Ja, es wird den Titel LEUCHTKRAFT tragen und noch deutlich mehr in die Tiefe gehen als meine bisherigen Werke. Musikalisch, gesanglich, textlich und inhaltlich habe ich mich hier sehr weiterentwickelt. Ich empfinde es als persönlicher und emotionaler, weil ich darin auch einige traumatische Erlebnisse verarbeitet habe.
Um welche Themen geht es darin?
Es geht hauptsächlich um das innere Leuchten, darum, dass wir trotz Dunkelheit um uns herum wiederfinden. Es handelt von Selbsterkenntnis, Selbstliebe und dem Mut, für sich und seine Überzeugungen einzustehen. Ich finde es deutlich stärker als mein erstes Album WIR SIND EINS, einfach weil ich selber stärker geworden bin – und das hört man dann auch.
Verarbeitest du darin auch deine Erlebnisse während der Corona-Krise?
Oh ja, absolut! Fast das ganze Album habe ich während des Lockdowns geschrieben. Und natürlich hat mich dabei auch die Corona-Krise sehr geprägt. Es kamen sehr viele Themen hoch, die in mir teilweise sehr krasse Prozesse auslösten. Das verarbeitete ich dann in den Texten. Ich glaube, die aktuelle Lage löst in uns allen starke Gefühle aus. Bei mir war echt alles dabei – von Zukunftsangst, Wut und Fassungslosigkeit über Vertrauen, Liebe, Glück und innere Ruhe bis hin zu Verzweiflung und Hilfslosigkeit. Mir blieb nichts erspart.

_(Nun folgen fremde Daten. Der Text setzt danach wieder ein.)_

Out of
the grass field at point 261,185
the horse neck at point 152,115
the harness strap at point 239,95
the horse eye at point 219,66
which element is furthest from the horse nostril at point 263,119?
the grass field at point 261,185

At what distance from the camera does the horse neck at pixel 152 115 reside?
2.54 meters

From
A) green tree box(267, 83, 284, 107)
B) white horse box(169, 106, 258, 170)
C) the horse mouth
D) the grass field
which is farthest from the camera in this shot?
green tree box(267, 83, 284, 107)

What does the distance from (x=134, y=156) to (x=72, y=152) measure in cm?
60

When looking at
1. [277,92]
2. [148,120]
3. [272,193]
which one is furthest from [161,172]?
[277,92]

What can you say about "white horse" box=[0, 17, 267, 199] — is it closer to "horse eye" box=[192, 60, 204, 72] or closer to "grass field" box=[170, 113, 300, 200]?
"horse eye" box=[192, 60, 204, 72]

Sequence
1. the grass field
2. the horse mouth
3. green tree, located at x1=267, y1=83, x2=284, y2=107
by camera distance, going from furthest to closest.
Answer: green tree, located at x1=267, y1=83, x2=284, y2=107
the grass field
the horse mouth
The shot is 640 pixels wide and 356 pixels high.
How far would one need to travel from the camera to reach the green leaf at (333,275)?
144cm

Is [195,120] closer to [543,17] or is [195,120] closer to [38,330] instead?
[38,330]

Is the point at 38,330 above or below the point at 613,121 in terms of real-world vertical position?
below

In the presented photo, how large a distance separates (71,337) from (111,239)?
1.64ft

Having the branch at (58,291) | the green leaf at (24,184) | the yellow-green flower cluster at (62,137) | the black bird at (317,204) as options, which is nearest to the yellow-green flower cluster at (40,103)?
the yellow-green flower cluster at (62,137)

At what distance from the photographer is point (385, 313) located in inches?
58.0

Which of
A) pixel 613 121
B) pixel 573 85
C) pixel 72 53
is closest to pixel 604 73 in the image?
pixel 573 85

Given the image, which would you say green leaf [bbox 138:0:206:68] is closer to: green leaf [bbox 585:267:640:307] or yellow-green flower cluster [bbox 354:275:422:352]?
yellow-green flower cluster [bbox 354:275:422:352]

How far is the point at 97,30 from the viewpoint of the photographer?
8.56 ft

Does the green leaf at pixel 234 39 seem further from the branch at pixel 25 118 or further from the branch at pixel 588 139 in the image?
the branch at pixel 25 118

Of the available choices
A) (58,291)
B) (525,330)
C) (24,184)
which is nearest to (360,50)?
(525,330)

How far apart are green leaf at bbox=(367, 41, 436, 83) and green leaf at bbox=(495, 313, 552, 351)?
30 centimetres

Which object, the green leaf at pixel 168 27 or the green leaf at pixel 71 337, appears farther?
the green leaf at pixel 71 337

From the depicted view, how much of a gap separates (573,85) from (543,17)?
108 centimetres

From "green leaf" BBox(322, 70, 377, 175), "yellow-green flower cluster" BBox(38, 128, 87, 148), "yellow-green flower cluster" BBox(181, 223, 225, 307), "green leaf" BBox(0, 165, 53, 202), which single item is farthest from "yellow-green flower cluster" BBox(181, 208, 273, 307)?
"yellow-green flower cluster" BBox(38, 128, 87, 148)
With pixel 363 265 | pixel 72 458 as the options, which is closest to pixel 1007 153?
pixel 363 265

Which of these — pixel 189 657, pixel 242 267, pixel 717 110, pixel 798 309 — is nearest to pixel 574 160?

Die erste Single aus dem Album handelt genau von dieser Situation in der wir uns alle momentan befinden.
Wann soll dein Album erscheinen?
Ich habe mir kein zeitliches Limit gesetzt. Aber ich möchte es gerne in der ersten Hälfte des nächsten Jahres veröffentlichen. Die Songs sind schon alle produziert, ich muss nur noch den Gesang aufnehmen. Da ich in den letzten vier Monaten an einer Speiseröhrenentzündung litt und weder sprechen noch wirklich singen konnte, hat sich alles etwas verzögert. Aber alles hat immer seinen guten Grund, und ich bin mir sicher, dass das Album zum genau richtigen Zeitpunkt fertig wird.
Kann man die neuen Songs dann auch irgendwo live hören – gehst du mit dem neuen Album auf Tour?
Das ist schwierig zu sagen. Ich würde natürlich sehr gerne. Aber das liegt gerade nicht in unseren Händen. Mein Wunsch ist es natürlich, dass im nächsten Jahr Konzerte und Festivals wieder stattfinden dürfen. Dann würde ich auf jeden Fall live spielen. Einige Tour-Termine habe ich schon mal vorsichtshalber festgelegt.